▶ Text block:
LA Weekly, August 24, 2001,
BYLINE: DAVID BACON
BODY:
Valmore Locarno Rodriguez and Victor Hugo Orcasita were riding in the
company bus, returning home from their jobs at the Loma coal mine in northern
Colombia. As the bus neared the town of Valledupar, 30 miles from the mine,
it was stopped by 15 gunmen, some in military uniform, who began checking
the workers' identification. When they came to Locarno and Orcasita, the
two were pulled off the bus.
Locarno was hit in the head with a rifle butt. One of the gunmen then
shot him in the face, as his fellow workers watched in horror from the
bus. Orcasita was taken into the woods by the side of the road, where he
was tortured. Later, when his body was found, his fingernails had been
torn off. Locarno and Orcasita were singled out for a very simple reason:
They were the leaders of a union local at the coal mine.
In Colombia, U.S. energy, military and trade policy are becoming intertwined,
with devastating consequences, especially for that country's labor movement.
The Bush administration justifies its multibillion-dollar military aid
to Colombia -- the third-largest recipient of U.S. military aid in the
world -- as necessary to suppress cocaine production. But much of that
money supports activities by right-wing paramilitary groups, who in turn
target trade-union leaders, according to documentation assembled by organizations
including Human Rights Watch and Amnesty International. The U.S. is, in
essence, sending massive military aid to one side of that country's civil
war in the name of the war on drugs. In response, congressional supporters
of human rights have made an annual routine of trying to derail Plan Colombia.
But this summer, it was the debate over the Bush administration's energy
policy, passed this month by the House of Representatives, that laid bare
another reason why the U.S. is being drawn into the conflict in Colombia.
It's coal.
Bush-administration energy policies, which are now before the Senate,
encourage the use of coal in U.S. power plants, and millions of tons are
now being mined in the midst of Colombia's civil war by U.S. corporations.
In fact, Colombia is one of the main sources for coal burned in many U.S.
power plants.
The Loma mine, where the slain union leaders worked, is owned by a U.S.
multinational corporation, Drummond Co. Inc., based in Birmingham, Alabama.
Drummond opened the Loma mine in 1994, and it is now Colombia's second
largest. Drummond clearly sees an interest in supporting a Bush-administration
policy that encourages the increased use of coal in electrical generation.
And it sees U.S. military intervention in Colombia as being in its interest
as well. "We are in support of the Colombian plan and the U.S. efforts
in the drug war," said Drummond spokesman Mike Tracy to independent journalist
Stephen Jackson, whose report was published in the Latin American Post.
But what's good for Drummond is not so good for its U.S. workers, or,
more precisely, its former U.S. workers. Since 1994, Drummond has closed
five mines in Alabama, laying off 1,700 members of the United Mine Workers,
despite initial assurances that its business in Colombia would not affect
U.S. operations. Drummond's one remaining U.S. mine employs about 500 workers.
Human-rights abuses in Colombia have a direct impact on U.S. workers
and union members. A low-wage Colombian work force, its labor rights under
attack and its union leaders murdered, gives U.S. companies a low-cost
advantage in moving production there. And major corporations, including
Drummond, Exxon and Occidental Petroleum, are taking full advantage.

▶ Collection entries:
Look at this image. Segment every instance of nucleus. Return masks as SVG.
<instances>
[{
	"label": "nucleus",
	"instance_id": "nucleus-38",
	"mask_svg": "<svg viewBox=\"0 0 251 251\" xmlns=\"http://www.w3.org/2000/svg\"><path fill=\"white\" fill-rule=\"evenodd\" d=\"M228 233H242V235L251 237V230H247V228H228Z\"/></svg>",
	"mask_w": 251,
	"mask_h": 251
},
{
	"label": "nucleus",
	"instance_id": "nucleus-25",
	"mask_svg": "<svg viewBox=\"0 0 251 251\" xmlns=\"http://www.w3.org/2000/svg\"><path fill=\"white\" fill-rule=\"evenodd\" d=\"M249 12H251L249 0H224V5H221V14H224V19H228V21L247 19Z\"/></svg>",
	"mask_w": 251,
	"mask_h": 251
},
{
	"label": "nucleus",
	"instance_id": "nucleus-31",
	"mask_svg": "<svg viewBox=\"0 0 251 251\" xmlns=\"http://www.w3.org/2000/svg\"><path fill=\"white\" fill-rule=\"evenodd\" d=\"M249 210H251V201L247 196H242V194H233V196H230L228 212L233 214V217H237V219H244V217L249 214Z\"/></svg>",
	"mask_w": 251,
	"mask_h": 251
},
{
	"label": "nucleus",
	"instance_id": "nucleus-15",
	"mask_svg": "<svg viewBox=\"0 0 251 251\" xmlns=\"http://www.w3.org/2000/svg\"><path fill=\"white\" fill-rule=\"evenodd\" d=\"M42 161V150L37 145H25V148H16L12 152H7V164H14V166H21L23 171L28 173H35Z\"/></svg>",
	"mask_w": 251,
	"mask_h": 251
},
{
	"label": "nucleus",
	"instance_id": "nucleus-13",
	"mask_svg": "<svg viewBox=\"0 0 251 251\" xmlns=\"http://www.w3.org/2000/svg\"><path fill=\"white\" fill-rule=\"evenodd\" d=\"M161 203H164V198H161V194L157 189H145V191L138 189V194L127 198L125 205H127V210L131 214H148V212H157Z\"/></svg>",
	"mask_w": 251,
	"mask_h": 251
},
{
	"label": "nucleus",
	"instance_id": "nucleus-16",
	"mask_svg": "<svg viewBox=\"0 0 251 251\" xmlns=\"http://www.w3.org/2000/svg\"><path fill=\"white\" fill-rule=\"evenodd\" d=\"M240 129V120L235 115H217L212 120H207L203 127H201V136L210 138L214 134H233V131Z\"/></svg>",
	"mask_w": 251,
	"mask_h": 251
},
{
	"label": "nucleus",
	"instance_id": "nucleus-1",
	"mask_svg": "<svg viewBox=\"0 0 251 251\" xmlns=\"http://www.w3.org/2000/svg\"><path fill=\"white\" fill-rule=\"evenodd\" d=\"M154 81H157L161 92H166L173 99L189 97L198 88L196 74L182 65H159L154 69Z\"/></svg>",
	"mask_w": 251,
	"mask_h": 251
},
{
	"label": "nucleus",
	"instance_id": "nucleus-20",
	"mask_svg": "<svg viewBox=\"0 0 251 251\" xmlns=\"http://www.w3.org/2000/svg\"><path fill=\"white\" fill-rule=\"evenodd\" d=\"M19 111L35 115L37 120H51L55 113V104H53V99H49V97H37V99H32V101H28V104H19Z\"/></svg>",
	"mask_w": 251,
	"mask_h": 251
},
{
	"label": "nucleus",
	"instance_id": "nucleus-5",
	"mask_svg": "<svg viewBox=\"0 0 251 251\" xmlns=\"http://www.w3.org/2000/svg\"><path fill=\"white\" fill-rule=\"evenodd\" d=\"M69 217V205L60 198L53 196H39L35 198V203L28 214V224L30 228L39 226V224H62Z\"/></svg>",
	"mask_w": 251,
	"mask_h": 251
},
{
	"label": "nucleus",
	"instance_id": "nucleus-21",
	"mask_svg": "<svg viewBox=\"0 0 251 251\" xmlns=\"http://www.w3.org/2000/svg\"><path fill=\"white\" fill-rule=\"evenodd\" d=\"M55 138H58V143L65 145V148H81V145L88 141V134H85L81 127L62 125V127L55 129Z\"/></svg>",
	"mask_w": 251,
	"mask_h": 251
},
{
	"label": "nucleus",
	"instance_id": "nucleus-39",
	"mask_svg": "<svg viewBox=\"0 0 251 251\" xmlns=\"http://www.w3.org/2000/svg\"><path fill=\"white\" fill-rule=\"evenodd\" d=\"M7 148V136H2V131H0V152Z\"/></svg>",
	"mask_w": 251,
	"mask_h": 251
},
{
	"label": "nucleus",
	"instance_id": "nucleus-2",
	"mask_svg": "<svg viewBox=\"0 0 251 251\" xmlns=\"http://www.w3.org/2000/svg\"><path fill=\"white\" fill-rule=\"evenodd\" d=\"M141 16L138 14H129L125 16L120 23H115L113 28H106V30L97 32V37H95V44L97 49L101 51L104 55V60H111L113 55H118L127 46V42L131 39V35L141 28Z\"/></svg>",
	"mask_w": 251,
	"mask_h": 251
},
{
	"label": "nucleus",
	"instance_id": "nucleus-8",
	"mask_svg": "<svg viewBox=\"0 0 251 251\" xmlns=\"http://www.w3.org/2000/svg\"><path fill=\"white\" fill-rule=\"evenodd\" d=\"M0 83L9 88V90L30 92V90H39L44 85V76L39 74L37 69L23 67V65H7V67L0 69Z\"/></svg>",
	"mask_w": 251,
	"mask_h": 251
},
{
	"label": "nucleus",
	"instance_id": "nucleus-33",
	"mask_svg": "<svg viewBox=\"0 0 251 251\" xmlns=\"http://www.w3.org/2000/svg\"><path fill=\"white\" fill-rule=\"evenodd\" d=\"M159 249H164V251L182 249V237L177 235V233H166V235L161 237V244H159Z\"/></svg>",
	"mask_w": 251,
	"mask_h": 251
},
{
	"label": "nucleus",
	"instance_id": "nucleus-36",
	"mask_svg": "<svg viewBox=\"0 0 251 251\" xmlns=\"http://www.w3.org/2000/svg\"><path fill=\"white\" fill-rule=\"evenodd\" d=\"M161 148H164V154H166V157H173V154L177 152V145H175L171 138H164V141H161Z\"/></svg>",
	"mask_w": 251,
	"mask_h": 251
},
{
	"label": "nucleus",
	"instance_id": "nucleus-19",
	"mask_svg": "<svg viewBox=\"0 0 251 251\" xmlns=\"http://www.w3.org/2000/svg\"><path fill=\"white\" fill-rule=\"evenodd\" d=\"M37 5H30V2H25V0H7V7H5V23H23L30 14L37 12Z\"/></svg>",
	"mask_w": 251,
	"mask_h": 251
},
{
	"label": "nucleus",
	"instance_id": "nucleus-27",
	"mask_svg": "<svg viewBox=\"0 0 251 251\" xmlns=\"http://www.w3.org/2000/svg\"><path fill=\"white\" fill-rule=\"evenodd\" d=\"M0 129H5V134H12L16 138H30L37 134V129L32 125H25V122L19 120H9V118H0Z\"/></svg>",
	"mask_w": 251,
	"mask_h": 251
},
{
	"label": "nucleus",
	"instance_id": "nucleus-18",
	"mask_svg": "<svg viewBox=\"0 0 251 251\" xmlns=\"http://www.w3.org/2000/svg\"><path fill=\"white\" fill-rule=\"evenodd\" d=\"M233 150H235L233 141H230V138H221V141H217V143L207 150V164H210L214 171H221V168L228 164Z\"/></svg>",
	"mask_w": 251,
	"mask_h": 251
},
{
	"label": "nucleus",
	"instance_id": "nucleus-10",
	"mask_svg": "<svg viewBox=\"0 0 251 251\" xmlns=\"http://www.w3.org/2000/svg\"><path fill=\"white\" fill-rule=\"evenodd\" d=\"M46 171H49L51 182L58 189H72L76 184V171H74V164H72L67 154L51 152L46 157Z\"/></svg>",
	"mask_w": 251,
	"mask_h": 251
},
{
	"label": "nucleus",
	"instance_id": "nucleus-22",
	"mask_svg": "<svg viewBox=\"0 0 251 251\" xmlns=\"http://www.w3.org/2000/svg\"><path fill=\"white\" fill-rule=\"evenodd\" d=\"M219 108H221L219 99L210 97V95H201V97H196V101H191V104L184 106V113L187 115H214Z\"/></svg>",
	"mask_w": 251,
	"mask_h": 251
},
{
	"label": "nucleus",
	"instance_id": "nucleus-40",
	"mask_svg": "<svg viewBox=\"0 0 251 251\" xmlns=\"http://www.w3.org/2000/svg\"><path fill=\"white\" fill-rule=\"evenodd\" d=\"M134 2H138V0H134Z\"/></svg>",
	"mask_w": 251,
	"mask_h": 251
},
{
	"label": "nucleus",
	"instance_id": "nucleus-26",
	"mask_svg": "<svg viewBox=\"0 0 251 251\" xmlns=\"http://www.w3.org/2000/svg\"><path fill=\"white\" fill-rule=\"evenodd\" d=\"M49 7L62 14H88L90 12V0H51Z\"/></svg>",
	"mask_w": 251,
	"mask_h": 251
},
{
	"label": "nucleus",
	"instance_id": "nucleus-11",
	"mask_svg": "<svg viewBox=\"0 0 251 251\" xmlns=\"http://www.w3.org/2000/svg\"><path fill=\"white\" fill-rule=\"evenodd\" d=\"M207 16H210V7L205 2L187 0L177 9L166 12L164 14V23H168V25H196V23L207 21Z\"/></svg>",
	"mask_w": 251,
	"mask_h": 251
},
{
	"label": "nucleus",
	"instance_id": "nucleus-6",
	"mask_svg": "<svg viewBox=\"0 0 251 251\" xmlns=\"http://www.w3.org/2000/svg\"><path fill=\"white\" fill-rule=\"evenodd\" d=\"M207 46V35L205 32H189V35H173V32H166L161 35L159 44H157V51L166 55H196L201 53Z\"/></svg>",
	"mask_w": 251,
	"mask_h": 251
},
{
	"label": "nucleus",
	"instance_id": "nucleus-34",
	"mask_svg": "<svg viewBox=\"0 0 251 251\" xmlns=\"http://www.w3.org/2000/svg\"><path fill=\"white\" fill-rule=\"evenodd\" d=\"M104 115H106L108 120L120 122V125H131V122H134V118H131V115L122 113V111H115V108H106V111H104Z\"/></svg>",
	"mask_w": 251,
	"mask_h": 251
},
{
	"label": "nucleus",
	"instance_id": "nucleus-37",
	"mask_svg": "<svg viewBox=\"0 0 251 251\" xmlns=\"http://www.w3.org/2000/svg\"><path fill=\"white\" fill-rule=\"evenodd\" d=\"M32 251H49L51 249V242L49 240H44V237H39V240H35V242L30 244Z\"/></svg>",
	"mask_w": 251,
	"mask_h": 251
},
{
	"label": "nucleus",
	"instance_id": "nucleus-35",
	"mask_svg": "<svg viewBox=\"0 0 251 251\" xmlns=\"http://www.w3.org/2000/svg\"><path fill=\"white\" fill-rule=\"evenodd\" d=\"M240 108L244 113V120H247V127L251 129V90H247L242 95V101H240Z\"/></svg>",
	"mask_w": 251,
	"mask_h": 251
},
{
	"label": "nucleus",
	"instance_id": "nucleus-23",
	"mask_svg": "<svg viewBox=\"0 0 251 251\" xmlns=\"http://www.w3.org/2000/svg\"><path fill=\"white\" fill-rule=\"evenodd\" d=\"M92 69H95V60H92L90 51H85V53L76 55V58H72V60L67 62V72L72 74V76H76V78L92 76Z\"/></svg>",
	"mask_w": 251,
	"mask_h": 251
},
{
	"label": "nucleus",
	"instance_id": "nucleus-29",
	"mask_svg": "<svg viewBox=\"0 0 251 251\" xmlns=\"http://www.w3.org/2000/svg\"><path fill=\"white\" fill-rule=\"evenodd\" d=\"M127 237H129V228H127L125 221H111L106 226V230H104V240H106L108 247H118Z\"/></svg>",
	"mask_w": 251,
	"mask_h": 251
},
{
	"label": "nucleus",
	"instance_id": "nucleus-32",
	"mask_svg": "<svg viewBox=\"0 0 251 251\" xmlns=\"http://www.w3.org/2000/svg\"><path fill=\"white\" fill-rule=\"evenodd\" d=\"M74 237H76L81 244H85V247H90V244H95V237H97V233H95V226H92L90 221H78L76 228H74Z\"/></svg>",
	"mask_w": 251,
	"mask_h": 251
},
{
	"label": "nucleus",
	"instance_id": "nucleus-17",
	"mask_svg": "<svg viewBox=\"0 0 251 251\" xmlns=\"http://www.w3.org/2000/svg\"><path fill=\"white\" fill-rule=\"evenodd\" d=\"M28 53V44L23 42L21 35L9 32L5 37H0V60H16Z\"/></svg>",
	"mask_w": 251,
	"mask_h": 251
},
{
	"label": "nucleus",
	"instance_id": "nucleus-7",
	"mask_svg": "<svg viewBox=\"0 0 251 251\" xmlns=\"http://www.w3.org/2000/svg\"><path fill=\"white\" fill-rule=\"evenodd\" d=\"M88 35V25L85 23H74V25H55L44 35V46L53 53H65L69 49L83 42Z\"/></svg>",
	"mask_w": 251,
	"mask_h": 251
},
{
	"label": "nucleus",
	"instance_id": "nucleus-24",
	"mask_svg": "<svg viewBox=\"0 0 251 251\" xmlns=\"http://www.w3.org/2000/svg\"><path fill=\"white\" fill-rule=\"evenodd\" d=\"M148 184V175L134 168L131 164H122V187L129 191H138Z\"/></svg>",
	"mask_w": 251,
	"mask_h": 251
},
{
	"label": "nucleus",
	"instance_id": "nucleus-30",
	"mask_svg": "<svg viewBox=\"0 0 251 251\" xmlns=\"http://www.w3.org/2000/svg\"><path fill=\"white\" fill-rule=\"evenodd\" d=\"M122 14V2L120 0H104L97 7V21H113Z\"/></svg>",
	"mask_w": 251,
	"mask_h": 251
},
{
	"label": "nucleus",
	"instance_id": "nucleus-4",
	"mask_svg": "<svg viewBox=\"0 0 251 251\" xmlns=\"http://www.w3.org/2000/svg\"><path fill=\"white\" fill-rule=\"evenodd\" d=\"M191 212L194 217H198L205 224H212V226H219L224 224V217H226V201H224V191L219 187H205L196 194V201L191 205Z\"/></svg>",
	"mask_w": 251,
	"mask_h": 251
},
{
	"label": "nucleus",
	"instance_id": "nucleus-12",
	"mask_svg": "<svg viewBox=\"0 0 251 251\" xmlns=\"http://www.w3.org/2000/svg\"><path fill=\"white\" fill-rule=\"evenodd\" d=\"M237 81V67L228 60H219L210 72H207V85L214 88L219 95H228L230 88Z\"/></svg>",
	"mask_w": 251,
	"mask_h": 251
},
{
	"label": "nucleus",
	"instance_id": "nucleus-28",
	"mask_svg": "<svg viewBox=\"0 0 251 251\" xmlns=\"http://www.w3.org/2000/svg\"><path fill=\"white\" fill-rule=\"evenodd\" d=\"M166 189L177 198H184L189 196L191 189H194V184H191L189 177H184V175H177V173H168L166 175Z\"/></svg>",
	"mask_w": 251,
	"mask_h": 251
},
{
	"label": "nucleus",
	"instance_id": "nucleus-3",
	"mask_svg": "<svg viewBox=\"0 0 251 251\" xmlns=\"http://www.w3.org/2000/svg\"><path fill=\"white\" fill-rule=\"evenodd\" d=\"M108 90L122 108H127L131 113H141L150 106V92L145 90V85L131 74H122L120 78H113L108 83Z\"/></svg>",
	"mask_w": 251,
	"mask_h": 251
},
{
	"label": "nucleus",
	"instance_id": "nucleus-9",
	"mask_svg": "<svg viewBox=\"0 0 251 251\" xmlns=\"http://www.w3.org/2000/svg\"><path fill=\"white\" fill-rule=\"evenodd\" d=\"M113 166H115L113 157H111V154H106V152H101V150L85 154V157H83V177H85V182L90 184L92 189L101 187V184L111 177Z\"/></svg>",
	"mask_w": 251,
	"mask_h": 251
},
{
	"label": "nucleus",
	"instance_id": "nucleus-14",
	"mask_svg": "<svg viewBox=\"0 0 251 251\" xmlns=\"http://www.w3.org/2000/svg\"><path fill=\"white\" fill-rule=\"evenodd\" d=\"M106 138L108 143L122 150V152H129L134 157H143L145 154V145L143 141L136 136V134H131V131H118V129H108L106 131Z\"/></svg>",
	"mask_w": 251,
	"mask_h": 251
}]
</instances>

▶ Instruction 1: Condense the article's paragraph beginning "But what's good for Drummond" into a short bulleted list that keeps its main facts.
▶ Instruction 2: Repeat the part of the article starting with "In fact, Colombia" and going on through "in Birmingham, Alabama.", without changing a word.
The listing is separate material and has no connection to the article.

▶ Full solution 1:
- Drummond's interests do not serve its U.S. workers, or more precisely its former U.S. workers.
- Since 1994, Drummond has closed five mines in Alabama and laid off 1,700 members of the United Mine Workers.
- It did so despite initial assurances that its business in Colombia would not affect U.S. operations.
- Drummond's one remaining U.S. mine employs about 500 workers.

▶ Full solution 2:
In fact, Colombia is one of the main sources for coal burned in many U.S.
power plants.
The Loma mine, where the slain union leaders worked, is owned by a U.S.
multinational corporation, Drummond Co. Inc., based in Birmingham, Alabama.